Set down each line of the data exactly, but not the pictures.

=-=-=-=-=

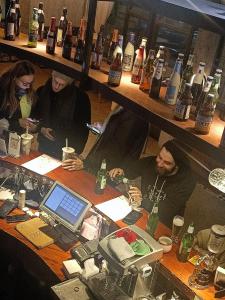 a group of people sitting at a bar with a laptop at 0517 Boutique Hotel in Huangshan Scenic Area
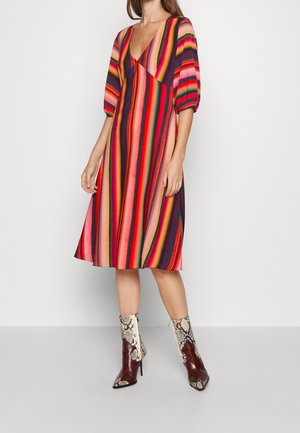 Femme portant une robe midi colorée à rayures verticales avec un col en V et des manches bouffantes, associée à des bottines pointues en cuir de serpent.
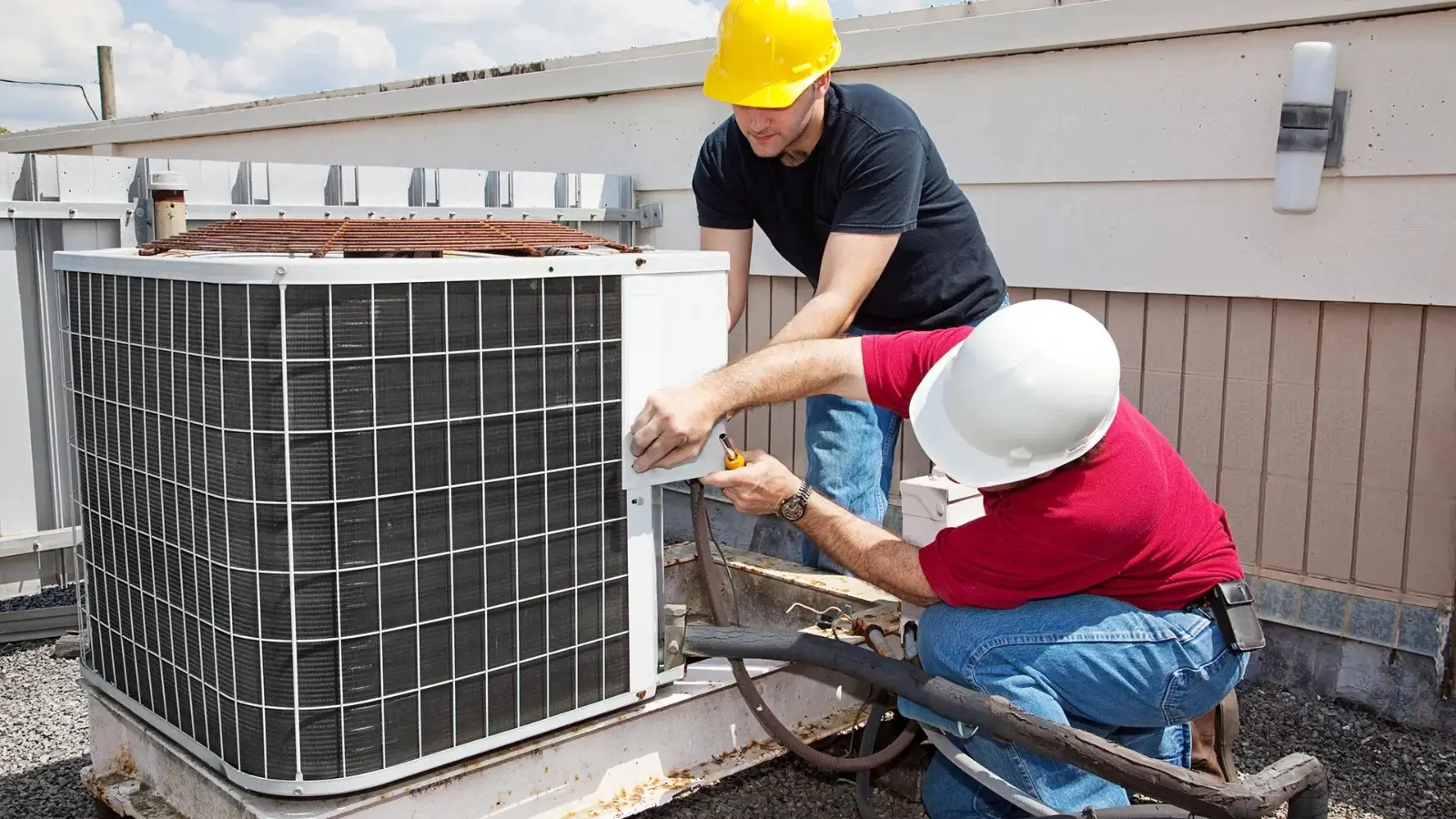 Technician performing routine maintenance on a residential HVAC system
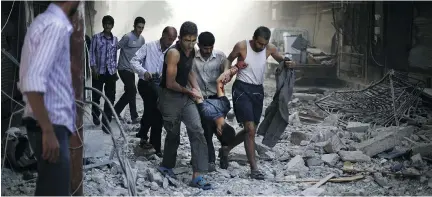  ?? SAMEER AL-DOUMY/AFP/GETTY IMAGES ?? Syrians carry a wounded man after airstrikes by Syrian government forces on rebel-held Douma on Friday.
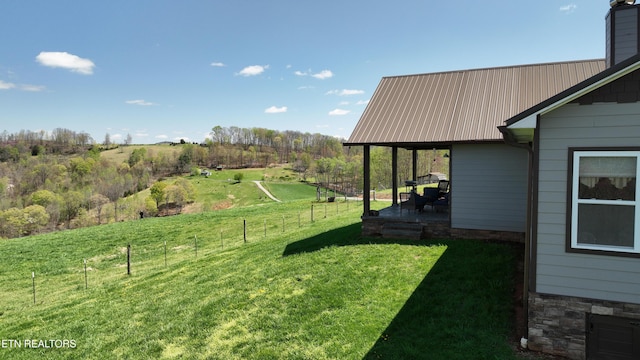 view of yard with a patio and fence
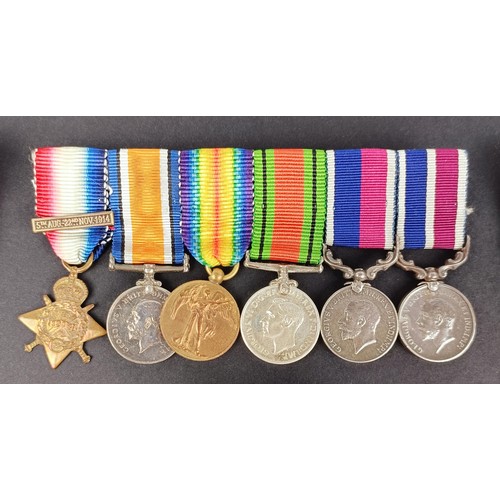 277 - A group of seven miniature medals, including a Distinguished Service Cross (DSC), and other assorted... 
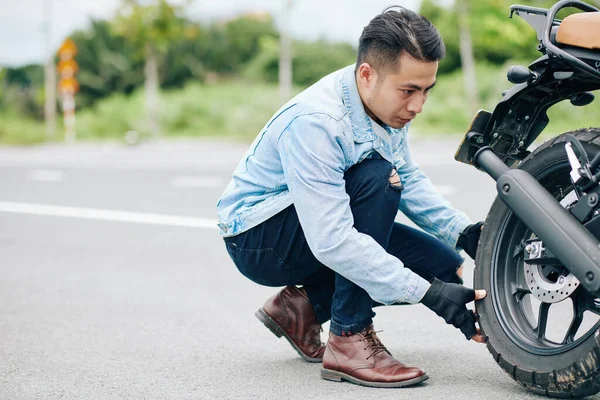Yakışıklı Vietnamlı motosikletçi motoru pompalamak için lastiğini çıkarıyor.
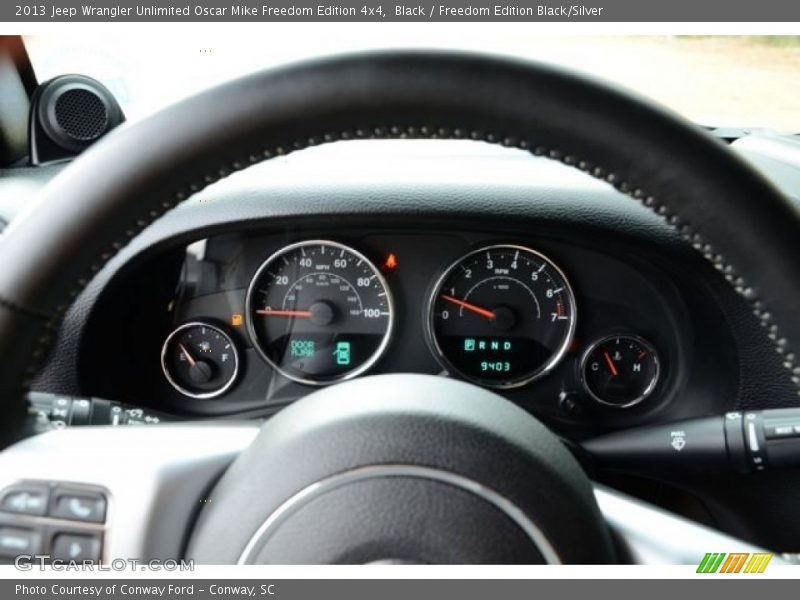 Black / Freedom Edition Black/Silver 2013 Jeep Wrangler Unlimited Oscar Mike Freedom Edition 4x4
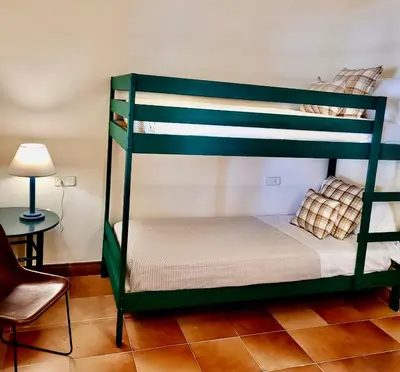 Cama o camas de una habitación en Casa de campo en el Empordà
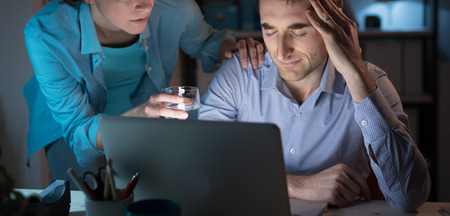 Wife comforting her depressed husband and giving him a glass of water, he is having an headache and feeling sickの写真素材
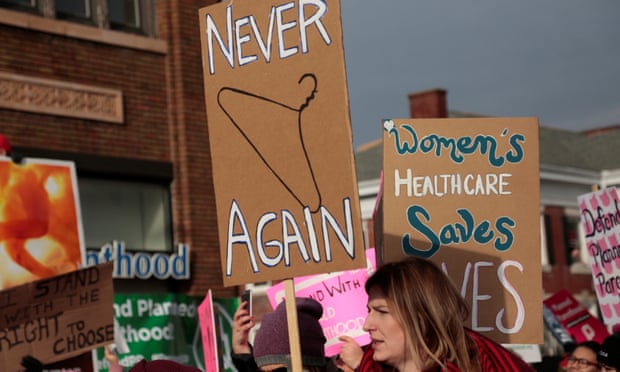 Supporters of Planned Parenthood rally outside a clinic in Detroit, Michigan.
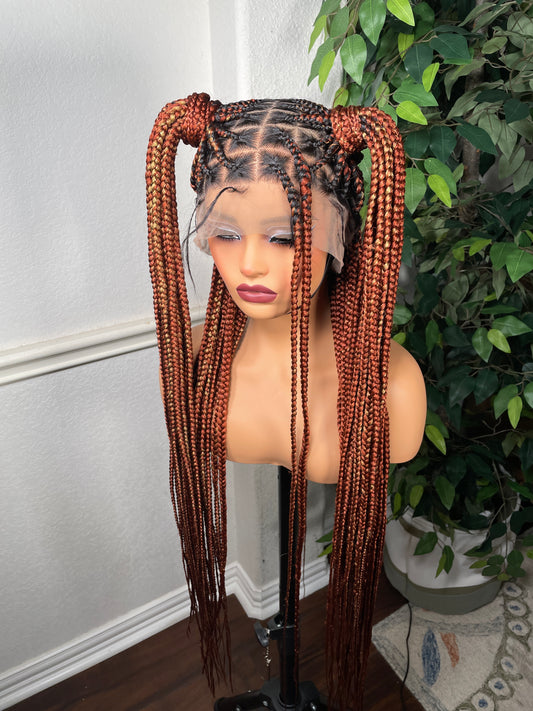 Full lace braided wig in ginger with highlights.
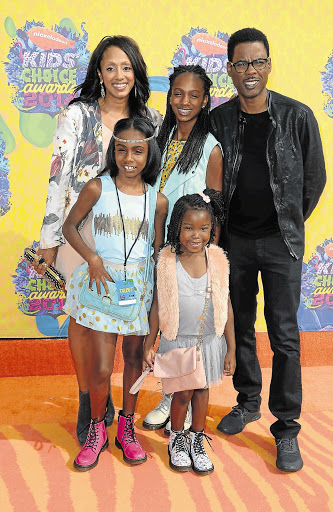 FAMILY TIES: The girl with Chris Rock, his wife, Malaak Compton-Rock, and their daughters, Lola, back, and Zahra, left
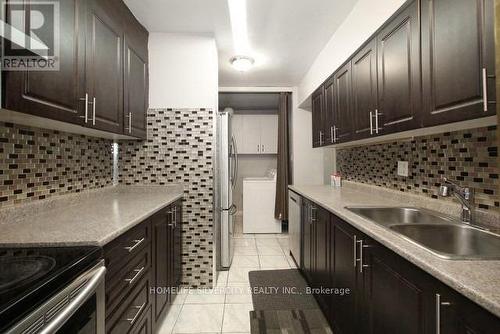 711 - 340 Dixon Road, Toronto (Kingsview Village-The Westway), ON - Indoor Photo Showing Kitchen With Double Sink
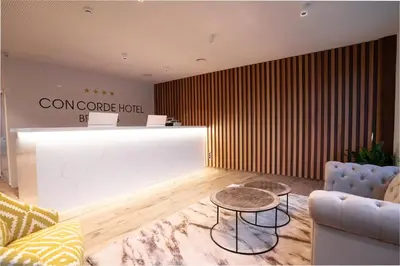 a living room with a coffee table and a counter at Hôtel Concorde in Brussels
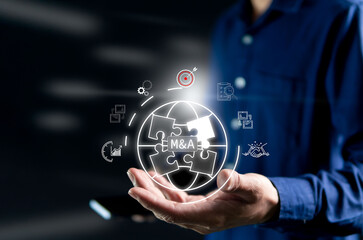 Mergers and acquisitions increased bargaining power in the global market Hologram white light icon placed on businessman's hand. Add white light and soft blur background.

=-=-=-=-=

§ **Response area**
 a group of people sitting at a bar with a laptop at 0517 Boutique Hotel in Huangshan Scenic Area
 Femme portant une robe midi colorée à rayures verticales avec un col en V et des manches bouffantes, associée à des bottines pointues en cuir de serpent.
 Technician performing routine maintenance on a residential HVAC system
  ?? SAMEER AL-DOUMY/AFP/GETTY IMAGES ?? Syrians carry a wounded man after airstrikes by Syrian government forces on rebel-held Douma on Friday.
 view of yard with a patio and fence
 277 - A group of seven miniature medals, including a Distinguished Service Cross (DSC), and other assorted... 
Yakışıklı Vietnamlı motosikletçi motoru pompalamak için lastiğini çıkarıyor.
 Black / Freedom Edition Black/Silver 2013 Jeep Wrangler Unlimited Oscar Mike Freedom Edition 4x4
 Cama o camas de una habitación en Casa de campo en el Empordà
 Wife comforting her depressed husband and giving him a glass of water, he is having an headache and feeling sickの写真素材
 Supporters of Planned Parenthood rally outside a clinic in Detroit, Michigan.
 Full lace braided wig in ginger with highlights.
 FAMILY TIES: The girl with Chris Rock, his wife, Malaak Compton-Rock, and their daughters, Lola, back, and Zahra, left
 711 - 340 Dixon Road, Toronto (Kingsview Village-The Westway), ON - Indoor Photo Showing Kitchen With Double Sink
 a living room with a coffee table and a counter at Hôtel Concorde in Brussels
 Mergers and acquisitions increased bargaining power in the global market Hologram white light icon placed on businessman's hand. Add white light and soft blur background.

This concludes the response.